Quelqu’un trahissait-il? Toute sa famille était condamnée. L’homme était confessé et tué. On envoyait directement au ciel la femme et les enfants.
Les républicains de Fougères attendaient avec impatience l’arrivée d’un corps de troupes qui purgeât le pays. Les colonnes infernales auraient vite fait de disperser les brigands. Malheureusement, la Convention n’avait guère de soldats. Il en fallait trop à la frontière devant l’Europe coalisée. Le patriotisme des habitants devait et pouvait suffire à maintenir l’ordre. C’était l’opinion de bien des Fougerais qui se croyaient parfaitement en sûreté et qui pensaient que le dernier échec des chouans les avait déconcertés pour toujours. D’autres qui connaissaient mieux leur pays étaient moins rassurés et se tenaient sur leurs gardes.
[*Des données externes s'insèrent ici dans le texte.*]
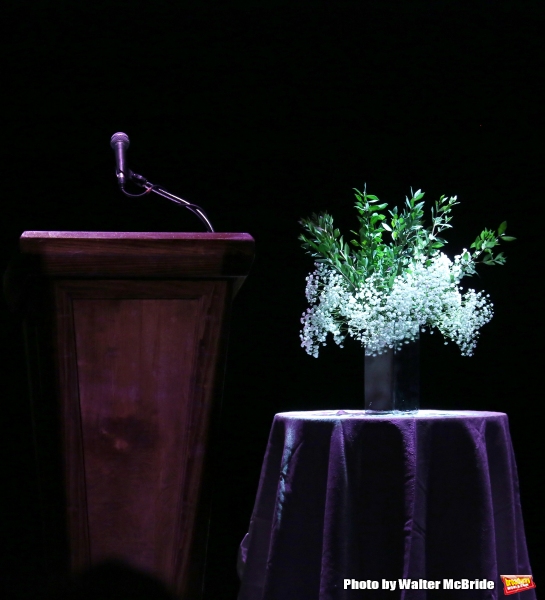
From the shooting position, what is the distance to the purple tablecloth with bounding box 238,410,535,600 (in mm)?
1572

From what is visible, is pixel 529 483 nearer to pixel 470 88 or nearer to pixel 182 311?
pixel 470 88

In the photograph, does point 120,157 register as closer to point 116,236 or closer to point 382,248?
point 116,236

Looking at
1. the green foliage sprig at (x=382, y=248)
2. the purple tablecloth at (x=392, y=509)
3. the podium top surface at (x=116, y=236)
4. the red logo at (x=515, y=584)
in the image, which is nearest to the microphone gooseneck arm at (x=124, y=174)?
the podium top surface at (x=116, y=236)

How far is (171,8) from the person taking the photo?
107 inches

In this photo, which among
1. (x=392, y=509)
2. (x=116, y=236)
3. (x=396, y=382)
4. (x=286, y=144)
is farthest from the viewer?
(x=286, y=144)

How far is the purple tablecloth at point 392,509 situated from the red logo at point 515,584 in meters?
0.01

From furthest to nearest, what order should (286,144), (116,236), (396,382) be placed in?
(286,144) < (396,382) < (116,236)

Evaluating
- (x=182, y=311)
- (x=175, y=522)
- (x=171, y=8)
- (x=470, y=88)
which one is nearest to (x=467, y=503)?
(x=175, y=522)

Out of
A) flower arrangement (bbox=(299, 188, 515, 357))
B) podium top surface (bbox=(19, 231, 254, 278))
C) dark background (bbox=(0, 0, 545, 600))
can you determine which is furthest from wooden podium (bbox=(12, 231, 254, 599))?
dark background (bbox=(0, 0, 545, 600))

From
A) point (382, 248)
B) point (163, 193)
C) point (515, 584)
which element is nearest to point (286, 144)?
point (382, 248)

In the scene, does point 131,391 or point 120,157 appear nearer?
point 131,391

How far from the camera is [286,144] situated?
2725 mm

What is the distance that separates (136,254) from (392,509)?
2.40 ft

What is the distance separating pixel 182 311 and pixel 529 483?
1.64m
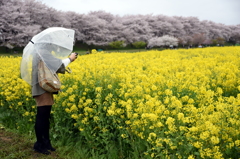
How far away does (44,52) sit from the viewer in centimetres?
353

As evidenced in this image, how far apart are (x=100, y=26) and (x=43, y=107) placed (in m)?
42.7

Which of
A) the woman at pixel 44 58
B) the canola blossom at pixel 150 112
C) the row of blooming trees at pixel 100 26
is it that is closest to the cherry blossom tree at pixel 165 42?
the row of blooming trees at pixel 100 26

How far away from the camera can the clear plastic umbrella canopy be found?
11.5ft

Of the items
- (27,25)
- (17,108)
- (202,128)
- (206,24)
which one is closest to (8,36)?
(27,25)

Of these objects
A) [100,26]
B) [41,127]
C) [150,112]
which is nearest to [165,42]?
[100,26]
Ceux-là seuls avaient raison. Les chouans, en effet, conspiraient encore. Le soir, à la nuit tombante, les cris de hiboux se multipliaient régulièrement sur certains points, et des hommes armés arrivaient par tous les sentiers au lieu du rendez-vous.
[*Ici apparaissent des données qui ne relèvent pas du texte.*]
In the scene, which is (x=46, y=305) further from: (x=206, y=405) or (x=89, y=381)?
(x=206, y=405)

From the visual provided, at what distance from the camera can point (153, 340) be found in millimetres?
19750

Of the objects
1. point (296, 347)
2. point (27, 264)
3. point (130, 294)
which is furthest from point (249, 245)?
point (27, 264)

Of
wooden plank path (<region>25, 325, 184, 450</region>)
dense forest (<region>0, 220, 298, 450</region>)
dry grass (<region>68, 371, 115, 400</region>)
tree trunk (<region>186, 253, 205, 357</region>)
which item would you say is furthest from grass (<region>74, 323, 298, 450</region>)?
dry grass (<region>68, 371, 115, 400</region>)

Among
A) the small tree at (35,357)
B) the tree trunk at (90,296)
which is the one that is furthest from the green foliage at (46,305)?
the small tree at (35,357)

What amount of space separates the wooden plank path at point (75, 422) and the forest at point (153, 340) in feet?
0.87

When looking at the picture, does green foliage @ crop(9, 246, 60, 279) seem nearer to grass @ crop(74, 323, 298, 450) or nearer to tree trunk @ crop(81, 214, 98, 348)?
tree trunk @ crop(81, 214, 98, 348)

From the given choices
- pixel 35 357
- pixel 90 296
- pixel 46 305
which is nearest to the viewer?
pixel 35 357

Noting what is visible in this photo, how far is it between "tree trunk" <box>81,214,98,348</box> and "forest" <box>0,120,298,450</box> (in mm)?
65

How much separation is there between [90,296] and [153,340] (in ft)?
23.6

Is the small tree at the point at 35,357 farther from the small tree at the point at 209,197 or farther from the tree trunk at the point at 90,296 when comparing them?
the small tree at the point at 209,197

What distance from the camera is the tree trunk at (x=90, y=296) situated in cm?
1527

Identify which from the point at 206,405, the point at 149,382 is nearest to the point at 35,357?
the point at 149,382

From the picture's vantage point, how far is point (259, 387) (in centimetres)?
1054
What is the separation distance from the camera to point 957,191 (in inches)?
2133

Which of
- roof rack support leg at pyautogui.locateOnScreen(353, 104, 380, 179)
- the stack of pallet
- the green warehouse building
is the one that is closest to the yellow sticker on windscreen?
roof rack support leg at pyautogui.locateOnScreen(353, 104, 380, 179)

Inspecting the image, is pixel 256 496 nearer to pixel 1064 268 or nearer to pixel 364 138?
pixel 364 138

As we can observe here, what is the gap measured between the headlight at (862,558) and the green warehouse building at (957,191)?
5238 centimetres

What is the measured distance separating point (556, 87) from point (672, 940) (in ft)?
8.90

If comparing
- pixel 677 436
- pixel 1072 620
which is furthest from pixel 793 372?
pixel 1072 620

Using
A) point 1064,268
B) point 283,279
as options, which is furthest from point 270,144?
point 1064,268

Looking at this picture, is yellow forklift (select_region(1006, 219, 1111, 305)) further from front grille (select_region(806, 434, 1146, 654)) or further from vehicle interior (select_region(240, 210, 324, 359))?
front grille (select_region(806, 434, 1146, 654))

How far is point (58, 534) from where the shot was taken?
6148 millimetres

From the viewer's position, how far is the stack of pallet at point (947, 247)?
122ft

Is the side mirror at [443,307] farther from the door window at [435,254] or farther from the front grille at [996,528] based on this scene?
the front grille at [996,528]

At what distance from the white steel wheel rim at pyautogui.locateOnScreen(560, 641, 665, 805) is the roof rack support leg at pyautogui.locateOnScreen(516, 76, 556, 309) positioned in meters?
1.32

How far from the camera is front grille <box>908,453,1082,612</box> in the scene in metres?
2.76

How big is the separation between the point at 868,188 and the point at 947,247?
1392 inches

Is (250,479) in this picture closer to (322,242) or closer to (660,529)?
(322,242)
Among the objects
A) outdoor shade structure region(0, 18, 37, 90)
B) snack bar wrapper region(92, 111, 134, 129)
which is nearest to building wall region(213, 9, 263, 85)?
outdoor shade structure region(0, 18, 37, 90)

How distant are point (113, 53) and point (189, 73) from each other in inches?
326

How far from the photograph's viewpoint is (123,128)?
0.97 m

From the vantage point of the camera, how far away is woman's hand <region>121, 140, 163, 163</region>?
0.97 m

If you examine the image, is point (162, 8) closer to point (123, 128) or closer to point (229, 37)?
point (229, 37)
Ils allaient recevoir un secours inattendu. La grande armée vendéenne, après de nombreuses victoires, venait d’être battue à Cholet. Quatre-vingt mille fugitifs, hommes, femmes et enfants, avaient passé la Loire à Saint-Florent, laissant sur le champ de bataille leurs généraux Lescure et Bonchamps. La Rochejacquelein, désespéré, conduisait les débris de cette horde fanatisée. Ils remontèrent la vallée de la Mayenne, prirent Laval et se portèrent au nord-ouest pour assurer leurs communications avec l’Angleterre. Les Vendéens furent vainqueurs à Entrammes, et la plupart marchèrent sur Fougères. Les brigands du pays ne devaient pas laisser échapper l’occasion qui leur était offerte d’enlever la ville. Un jour le curé Rousseau dont on commençait à parler, Marche-à-terre, Baptiste Renart et Jean Chouan, tinrent un conciliabule à l’auberge de Fleurigné. La fin de l’année approchait. Il fallait avant l’hiver renouveler les provisions de l’armée de la foi. Il fallait prendre Fougères.
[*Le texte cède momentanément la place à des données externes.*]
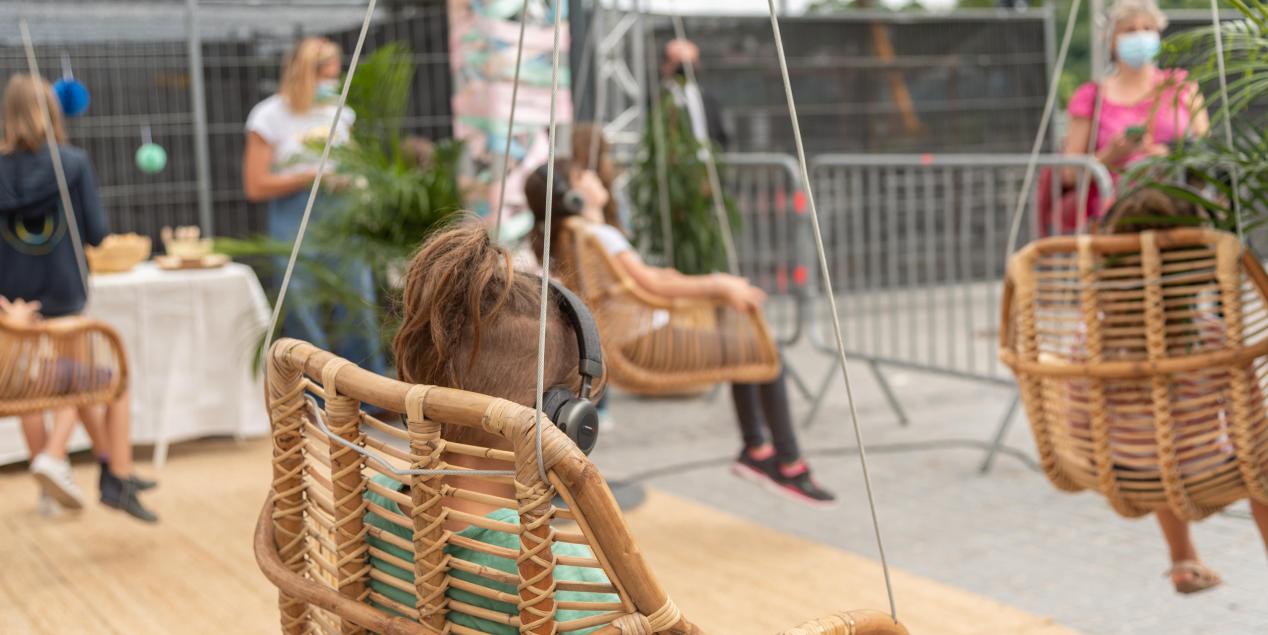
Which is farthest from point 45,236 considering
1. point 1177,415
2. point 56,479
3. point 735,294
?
point 1177,415

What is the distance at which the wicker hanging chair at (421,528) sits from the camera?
146 cm

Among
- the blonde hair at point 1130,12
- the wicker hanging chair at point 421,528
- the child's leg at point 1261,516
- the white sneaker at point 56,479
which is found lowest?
the white sneaker at point 56,479

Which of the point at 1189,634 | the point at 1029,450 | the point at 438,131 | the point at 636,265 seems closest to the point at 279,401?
the point at 1189,634

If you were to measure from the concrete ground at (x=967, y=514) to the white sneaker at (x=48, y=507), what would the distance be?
6.31 ft

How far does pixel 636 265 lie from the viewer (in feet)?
14.7

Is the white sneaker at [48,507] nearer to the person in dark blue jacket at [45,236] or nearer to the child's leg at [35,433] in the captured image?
the person in dark blue jacket at [45,236]

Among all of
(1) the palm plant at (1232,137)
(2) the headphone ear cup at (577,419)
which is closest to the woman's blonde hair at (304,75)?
(1) the palm plant at (1232,137)

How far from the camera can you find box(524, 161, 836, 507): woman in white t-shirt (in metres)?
4.38

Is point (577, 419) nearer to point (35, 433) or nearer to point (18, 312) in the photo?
point (18, 312)

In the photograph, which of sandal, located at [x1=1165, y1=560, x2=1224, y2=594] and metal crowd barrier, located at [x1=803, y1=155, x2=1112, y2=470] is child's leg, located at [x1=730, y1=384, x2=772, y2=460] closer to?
metal crowd barrier, located at [x1=803, y1=155, x2=1112, y2=470]

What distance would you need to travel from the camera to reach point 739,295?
4340 millimetres

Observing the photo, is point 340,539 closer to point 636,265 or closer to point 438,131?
point 636,265

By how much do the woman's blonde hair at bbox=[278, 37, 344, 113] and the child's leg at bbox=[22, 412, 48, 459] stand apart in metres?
1.71

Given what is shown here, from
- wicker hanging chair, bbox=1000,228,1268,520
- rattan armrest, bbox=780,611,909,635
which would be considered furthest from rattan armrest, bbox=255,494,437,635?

Il fut convenu qu’on brûlerait un village du côté de Saint-Pierre des Landes. Les Fougerais, qu’on aurait soin d’avertir du fait, croiraient les chouans éloignés pour quelques jours. Eux, sans perdre de temps, avec les renforts qui venaient d’arriver, marcheraient sur la ville et l’attaqueraient en plein midi, à l’heure où les chouans ne se battent jamais. Les Bleus surpris seraient aisément vaincus.
On régla ensuite le plan de la bataille: Marche-à-terre arriverait par la route de la Pèlerine, Jean Chouan prendrait celle de l’Huîtré. Ils commenceraient le combat, et quand le faubourg de Saint-Sulpice serait dégarni de troupes, Renart et le curé Rousseau entreraient dans la ville, remonteraient la rue de la Beuverie et prendraient la garde nationale entre deux feux.
Tout fut fait comme il avait été convenu, et le 3 novembre 1793, à onze heures du matin, les chouans débouchèrent en colonnes serrées par les routes de la Pèlerine et de l’Huîtré, en chantant des cantiques et en criant: Vive le Roi!